Nabi Saw bersabda, “Sungguh, Allah Swt membanggakan orang yang sedikit makannya di dunia di hadapan para malaikat." Allah berfirman: “Perhatikanlah hamba-Ku yang Aku uji dengan makanan dan minuman hingga ia tidak menghiraukan makanan dan minuman. Saksikanlah wahai para malaikat-Ku, tidak ada sesuap makanan pun yang ia tinggalkan melainkan Aku ganti sesuap makanan tersebut dengan beberapa derajat di surga.”
Abu Sulaiman berkata: Aku meninggalkan sesuap makanan di waktu makan malam, niscaya lebih aku sukai daripada menghidupkan malam dengan tahajjud sampai subuh.
Kami telah menjelaskan bahwa menahan nafsu makan itu menyebabkan hati menjadi lembut, tapi menghilangkan sifat tamak dan sifat sombong.
Di antara faedah menahan nafsu makan adalah tidak lupa akan musibah dan orang-orang yang sering mendapat ujian, serta dapat mengurangi segala nafsu. Dengan menahan nafsu makan, maka ia dapat menguasai nafsu dan godaan syeitan sehingga ia bisa mengendalikannya. Dengan menahan nafsu makan, maka seseorang menjadi tahan tidak tidur. Karena itulah sebagian syeikh berkata di awal perjalanan: Wahai orang-orang yang menginginkan (ridha Allah), janganlah terlalu banyak makan, lalu jangan terlalu banyak minum, lalu jangan terlalu banyak tidur, sehingga kalian tidak banyak merugi.
Dengan lapar, maka melaksanakan ibadah menjadi mudah. Tapi barang siapa yang kekenyangan, maka ia menjadi malas untuk melakukan ibadah. Banyak makan menyebabkan orang lebih banyak bersiap-siap untuk mencari rejeki dan memasak, ia menjadi lebih banyak menyisihkan waktu untuk membasuh tangan, dan menjadi sering bolak-balik masuk ke WC untuk buang air.
As-Sâri menceritakan tentang seorang syeikh: Konon ia menelan tepung yang enak. Lalu ia ditanya tentang hal demikian. Ia pun menjawab: Sungguh, aku telah menghitung antara kunyahan sampai ditelan sebanyak tujuh puluh tasbih. Tapi aku tidak mengunyah roti sejak empat puluh tahun. Orang yang yakin bahwa setiap jiwa itu permata yang sangat bernilai, maka ia tidak berani melepaskannya.
Di antara faedah lapar adalah kesehatan jiwa dan badan, karena orang yang sedikit makannya, maka ia jarang sakit.
Di antara faedah lainnya adalah kemampuan untuk mendahulukan kepentingan orang lain, dan memperoleh keutamannya.
Penjelasan tentang cara riyadhah dalam mengurangi nafsu makan
Setelah makanan menjadi halal seperti yang telah dijelaskan sebelumnya, maka seseorang mempunyai tiga tugas, yaitu: mengukur porsi makan, mengukur waktu kecepatannya, dan menentukan jenis makanan.
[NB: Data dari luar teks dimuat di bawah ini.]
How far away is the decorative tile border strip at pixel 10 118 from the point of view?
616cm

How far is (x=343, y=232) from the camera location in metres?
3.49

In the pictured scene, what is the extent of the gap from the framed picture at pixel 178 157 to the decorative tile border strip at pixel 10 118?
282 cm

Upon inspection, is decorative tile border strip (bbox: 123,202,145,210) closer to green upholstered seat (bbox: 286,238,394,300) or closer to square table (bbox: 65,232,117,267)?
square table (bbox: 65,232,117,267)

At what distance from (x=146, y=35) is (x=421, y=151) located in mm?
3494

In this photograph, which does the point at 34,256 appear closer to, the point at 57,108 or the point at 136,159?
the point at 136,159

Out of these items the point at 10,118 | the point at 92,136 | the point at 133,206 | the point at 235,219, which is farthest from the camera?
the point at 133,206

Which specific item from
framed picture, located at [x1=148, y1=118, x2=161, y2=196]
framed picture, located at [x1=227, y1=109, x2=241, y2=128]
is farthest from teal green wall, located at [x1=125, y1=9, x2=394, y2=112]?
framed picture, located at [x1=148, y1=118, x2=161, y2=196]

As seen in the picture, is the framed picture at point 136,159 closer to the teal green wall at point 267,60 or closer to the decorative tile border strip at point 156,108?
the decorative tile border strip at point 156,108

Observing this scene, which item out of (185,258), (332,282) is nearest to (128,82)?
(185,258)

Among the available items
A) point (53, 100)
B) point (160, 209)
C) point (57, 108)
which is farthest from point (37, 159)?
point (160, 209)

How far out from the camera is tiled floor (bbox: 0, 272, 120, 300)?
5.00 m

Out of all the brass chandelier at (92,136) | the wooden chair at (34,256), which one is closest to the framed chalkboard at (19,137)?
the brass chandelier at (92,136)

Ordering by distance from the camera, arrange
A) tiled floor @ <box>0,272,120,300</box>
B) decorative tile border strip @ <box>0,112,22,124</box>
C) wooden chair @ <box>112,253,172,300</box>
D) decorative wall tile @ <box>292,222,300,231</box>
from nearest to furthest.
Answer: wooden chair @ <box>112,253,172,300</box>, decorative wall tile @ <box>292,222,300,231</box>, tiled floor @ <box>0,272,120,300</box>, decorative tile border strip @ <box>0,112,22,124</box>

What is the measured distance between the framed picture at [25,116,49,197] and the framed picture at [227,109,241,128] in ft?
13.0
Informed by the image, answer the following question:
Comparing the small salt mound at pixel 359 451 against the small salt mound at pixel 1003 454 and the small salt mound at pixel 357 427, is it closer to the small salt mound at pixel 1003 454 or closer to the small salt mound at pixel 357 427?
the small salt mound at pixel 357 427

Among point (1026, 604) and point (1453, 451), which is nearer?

Tugas yang pertama adalah;

 mengurangi porsi makan. Maka cara yang ditempuh adalah dengan bertahap. Jika seseorang langsung merubah porsi makan dari yang banyak kepada yang sedikit, maka wataknya akan menjadi rusak. Jadi, lakukanlah secara bertahap dengan cara mengukur dirinya masing-masing. Jika ia makan setiap hari tiga potong roti, maka setiap hari dikurangi sepersepuluh dari sepertiganya sepotong roti, dan ukuran demikian menjadi suatu bagian dari tiga puluh pada sepotong roti. Sehingga dalam sebulan, pola makannya menjadi berkurang dari sepotong roti. Dan dalam dua bulan, pola makannya sudah berkurang dari dua potong roti. Hal demikian tidak menjadi berat baginya, dengan catatan ia terus konsisten dengan tahapan porsi makannya. Dan sekarang ia mendapat beberapa derajat, dan para pecinta kebenaran menjadi puas dengan porsi makan demikian sesuai dengan tingkat kehidupan dan kadar akal. Itulah yang diisyaratkan oleh sabda Nabi Saw yang berbunyi, “Manusia mengukur beberapa potongon roti yang layak dengan hatinya.”
Derajat yang kedua: menolak nafsu dengan cara riyadhah, baik malam maupun siang, sampai setengah mud atau sepotong roti, dan membubuhi sedikit manisan dari empat bagian roti tersebut. Cara demikian hampir sama dengan kebiasaan Umar ra, karena ia hanya makan sebanyak tujuh suapan atau sembilan suapan.
Derajat yang ketiga: menolak nafsu dengan cara riyadhah sampai pada ukuran satu mud, yaitu dua potong roti ditambah setengah potong roti. Ukuran ini melebihi sepertiga perut.
Derajat yang keempat: lebih dari satu mud ditambah dengan manis-manisan. Ukuran ini sudah cukup banyak, dan selebihnya termasuk boros yang hampir masuk dalam kriteria dari firman Allah Swt: “Makan dan minumlah, dan janganlah berlebih-lebihan.”
Ada juga cara yang lain, yaitu dengan membuka telapak tangan setelah lapar dan menahannya sebelum kenyang. Akan tetapi cara ini berbahaya, karena bisa saja orang yang melakukannya tidak nampak betul-betul lapar. Kadang dikatakan: Lapar yang sesungguhnya tidaklah mencari-cari lauk pauk. Dan dikatakan juga: Tidak perlu membedakan antara satu roti dengan roti lainnya.
Namun hal itu berbeda antara masing-masing individu. Tidak bisa ukurannya ditentukan secara baku, akan tetapi setiap orang hendaknya melihat hak makannya masing-masing.
Sahal berkata: Seandainya dunia ini darah, niscaya makanan pokok orang mukmin dari dunia tersebut menjadi halal, niscaya orang mukmin hanya makan ketika lapar saja, dan cukup hanya untuk membangun kekuatan dalam beribadah.
Tugas yang kedua adalah tentang waktu makan. Di antara orang-orang yang menginginkan ridha Allah adalah orang yang mengembalikan riyadhah pada substansinya, bukan pada ukuran makannya. Ada yang tidak makan selama tiga hari. Dan ada juga yang tidak makan lebih dari tiga puluh atau empat puluh hari. Di antara para tokohnya adalah Sulaiman al-Khawwash, Sahal bin Abdullah, dan Ibrahim al-Khawwash.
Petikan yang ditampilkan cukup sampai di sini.